Problem requirements ▸
Where a line of the data below has the string "test", copy that line.

Stored items from a collection
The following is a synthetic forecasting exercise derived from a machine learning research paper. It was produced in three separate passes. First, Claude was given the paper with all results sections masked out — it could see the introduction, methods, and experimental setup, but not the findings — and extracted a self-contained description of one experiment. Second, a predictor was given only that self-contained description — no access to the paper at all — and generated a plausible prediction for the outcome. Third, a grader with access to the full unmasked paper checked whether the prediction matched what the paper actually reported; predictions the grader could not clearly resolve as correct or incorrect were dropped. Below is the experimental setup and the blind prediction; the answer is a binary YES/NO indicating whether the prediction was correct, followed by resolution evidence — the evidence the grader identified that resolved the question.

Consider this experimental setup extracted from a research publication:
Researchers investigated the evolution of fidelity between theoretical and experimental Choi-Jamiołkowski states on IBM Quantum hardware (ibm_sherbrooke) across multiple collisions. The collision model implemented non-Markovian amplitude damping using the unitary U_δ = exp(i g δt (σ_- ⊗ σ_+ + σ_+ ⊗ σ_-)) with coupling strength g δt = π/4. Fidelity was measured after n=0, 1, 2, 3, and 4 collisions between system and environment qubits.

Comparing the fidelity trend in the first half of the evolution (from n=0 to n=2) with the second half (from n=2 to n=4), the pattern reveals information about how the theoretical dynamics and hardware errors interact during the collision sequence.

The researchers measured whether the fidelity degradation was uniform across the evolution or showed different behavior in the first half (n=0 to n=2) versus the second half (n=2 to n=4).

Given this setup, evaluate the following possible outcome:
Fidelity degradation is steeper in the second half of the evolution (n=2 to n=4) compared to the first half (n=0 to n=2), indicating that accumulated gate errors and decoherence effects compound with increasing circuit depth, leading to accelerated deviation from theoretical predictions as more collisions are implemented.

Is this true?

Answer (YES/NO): YES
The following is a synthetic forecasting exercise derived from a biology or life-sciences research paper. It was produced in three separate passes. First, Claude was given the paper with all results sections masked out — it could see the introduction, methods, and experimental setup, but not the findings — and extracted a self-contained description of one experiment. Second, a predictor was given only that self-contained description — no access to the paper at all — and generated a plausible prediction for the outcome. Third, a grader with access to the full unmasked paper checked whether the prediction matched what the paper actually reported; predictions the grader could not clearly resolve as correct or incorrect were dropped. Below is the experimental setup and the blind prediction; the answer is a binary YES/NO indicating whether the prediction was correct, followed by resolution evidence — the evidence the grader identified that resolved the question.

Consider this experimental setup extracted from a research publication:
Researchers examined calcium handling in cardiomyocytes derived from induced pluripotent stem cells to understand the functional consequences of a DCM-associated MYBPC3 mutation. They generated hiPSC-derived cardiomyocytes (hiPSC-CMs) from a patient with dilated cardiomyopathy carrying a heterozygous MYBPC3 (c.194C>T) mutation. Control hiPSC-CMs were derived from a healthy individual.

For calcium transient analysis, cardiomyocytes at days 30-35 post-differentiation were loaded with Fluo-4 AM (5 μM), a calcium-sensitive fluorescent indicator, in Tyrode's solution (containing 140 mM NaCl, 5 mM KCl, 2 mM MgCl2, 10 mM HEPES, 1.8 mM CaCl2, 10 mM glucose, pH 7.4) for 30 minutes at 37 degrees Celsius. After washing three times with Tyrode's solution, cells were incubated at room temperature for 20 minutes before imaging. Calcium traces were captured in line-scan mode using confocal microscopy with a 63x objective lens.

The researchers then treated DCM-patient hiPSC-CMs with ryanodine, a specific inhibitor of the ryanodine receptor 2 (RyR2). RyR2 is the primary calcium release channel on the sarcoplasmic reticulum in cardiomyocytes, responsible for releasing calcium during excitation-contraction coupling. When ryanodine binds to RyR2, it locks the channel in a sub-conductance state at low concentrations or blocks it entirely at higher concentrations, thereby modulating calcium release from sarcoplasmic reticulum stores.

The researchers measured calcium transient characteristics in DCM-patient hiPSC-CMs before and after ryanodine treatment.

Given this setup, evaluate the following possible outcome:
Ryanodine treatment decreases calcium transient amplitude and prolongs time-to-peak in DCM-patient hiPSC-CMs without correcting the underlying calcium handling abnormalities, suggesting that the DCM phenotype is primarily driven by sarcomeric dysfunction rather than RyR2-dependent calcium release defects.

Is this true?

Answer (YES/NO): NO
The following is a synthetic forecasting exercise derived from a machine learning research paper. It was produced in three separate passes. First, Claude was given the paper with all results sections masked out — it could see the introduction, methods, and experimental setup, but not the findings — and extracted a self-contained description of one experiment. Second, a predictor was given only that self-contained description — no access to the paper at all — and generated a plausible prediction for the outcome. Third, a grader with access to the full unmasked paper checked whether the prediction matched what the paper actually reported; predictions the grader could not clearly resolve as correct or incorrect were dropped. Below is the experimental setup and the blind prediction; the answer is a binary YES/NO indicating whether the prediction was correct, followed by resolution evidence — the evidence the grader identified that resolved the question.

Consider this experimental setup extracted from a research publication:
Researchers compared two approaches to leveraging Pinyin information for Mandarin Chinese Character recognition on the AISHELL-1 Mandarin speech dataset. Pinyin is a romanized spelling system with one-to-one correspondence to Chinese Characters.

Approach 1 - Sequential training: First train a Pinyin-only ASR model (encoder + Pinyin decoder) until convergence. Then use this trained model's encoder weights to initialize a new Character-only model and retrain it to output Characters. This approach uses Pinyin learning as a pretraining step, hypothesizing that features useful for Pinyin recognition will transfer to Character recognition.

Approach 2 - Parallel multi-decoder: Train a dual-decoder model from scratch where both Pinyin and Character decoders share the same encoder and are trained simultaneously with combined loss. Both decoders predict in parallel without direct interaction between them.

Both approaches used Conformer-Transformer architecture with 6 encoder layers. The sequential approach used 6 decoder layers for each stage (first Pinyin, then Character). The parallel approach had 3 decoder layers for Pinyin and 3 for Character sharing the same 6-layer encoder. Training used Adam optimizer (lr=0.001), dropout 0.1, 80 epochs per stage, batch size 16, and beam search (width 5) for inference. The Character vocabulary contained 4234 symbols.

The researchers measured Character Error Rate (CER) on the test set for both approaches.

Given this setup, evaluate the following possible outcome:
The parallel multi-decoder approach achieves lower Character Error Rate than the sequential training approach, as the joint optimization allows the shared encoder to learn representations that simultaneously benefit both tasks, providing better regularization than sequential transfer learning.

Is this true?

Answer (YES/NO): YES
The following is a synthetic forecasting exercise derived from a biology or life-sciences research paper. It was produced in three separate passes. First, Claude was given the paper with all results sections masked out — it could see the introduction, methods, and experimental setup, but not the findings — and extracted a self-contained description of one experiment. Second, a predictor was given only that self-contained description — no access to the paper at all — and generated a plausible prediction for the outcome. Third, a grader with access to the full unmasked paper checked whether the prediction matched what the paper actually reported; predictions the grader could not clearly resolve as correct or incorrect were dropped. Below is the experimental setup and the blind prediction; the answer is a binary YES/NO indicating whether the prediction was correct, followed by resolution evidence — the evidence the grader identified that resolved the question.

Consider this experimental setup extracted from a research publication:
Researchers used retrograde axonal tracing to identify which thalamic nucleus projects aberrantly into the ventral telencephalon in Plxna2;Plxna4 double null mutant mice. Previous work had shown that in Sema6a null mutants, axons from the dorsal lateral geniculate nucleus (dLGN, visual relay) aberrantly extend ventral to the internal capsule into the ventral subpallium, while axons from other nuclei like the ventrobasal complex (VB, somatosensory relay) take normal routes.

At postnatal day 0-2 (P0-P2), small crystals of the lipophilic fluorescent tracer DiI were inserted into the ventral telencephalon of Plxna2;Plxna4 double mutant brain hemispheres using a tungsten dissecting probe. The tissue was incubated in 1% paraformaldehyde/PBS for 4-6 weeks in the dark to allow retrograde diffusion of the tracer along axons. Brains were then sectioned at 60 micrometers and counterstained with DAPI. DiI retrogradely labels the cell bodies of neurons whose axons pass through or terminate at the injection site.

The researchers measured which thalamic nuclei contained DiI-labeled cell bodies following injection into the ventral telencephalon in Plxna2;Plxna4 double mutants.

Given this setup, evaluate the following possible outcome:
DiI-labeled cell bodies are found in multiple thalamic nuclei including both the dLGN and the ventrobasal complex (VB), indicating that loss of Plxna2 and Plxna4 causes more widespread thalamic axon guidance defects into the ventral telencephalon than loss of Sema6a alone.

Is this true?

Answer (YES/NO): YES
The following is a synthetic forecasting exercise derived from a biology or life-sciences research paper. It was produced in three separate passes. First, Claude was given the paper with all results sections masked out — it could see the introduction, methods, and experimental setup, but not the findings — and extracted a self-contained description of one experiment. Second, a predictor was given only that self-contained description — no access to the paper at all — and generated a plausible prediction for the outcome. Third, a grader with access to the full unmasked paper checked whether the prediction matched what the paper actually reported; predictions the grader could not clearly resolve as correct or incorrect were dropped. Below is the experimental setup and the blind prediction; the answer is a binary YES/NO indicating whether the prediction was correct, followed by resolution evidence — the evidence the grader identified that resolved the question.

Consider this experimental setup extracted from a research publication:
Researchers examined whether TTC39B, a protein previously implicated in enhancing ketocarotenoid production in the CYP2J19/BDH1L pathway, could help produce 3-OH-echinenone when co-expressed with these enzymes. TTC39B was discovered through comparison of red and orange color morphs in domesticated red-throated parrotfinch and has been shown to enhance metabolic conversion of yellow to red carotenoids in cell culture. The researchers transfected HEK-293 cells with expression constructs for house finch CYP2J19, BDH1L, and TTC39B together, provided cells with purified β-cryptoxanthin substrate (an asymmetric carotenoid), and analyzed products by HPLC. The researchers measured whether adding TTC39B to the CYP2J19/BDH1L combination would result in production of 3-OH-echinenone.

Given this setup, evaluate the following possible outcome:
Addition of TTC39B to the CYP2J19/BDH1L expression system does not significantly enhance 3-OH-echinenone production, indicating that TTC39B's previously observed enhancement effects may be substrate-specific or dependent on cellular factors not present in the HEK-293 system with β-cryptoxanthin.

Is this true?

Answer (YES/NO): YES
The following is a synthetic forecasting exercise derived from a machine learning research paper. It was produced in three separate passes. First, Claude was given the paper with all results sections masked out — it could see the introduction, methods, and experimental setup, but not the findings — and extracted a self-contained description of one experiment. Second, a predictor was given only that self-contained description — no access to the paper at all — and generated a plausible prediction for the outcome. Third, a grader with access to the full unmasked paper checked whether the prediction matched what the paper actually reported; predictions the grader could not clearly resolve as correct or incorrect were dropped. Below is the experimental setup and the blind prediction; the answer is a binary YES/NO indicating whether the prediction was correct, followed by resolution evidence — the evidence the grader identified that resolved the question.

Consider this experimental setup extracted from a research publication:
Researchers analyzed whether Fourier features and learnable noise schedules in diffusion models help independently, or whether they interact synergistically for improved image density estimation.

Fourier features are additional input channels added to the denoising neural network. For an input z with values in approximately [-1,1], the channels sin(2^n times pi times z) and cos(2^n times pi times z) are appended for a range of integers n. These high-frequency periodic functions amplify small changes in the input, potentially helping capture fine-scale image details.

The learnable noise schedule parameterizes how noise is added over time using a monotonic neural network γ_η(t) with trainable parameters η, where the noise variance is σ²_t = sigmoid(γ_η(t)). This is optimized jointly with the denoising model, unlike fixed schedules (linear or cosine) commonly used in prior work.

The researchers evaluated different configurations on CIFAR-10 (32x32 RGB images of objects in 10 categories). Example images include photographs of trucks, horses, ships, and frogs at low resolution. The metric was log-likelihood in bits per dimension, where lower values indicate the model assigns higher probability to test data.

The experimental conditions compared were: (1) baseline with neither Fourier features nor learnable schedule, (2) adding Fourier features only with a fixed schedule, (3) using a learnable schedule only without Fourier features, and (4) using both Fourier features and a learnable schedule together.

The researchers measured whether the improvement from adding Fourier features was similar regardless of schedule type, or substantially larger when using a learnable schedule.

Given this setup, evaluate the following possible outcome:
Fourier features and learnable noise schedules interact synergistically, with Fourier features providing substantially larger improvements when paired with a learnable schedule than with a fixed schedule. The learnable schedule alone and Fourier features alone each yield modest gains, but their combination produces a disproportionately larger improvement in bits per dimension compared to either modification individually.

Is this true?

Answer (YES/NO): YES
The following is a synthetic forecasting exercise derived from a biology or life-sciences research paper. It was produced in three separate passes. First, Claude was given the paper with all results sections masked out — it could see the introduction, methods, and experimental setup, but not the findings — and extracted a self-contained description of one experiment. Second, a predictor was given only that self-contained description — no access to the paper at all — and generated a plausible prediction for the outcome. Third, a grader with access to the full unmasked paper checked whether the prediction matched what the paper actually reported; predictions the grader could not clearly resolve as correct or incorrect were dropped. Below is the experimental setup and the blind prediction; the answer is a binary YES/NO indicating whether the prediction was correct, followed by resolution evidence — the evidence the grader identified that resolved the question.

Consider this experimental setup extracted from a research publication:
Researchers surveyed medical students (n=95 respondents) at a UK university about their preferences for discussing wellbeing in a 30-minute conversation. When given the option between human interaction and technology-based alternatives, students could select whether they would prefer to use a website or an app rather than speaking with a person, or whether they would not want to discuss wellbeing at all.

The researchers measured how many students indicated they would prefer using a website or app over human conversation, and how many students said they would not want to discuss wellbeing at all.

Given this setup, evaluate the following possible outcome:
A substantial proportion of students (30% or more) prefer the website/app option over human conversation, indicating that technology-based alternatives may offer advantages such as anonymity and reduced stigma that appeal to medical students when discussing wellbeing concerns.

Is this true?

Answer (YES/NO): YES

Answer section ▸
The researchers measured Character Error Rate (CER) on the test set for both approaches.
The researchers evaluated different configurations on CIFAR-10 (32x32 RGB images of objects in 10 categories). Example images include photographs of trucks, horses, ships, and frogs at low resolution. The metric was log-likelihood in bits per dimension, where lower values indicate the model assigns higher probability to test data.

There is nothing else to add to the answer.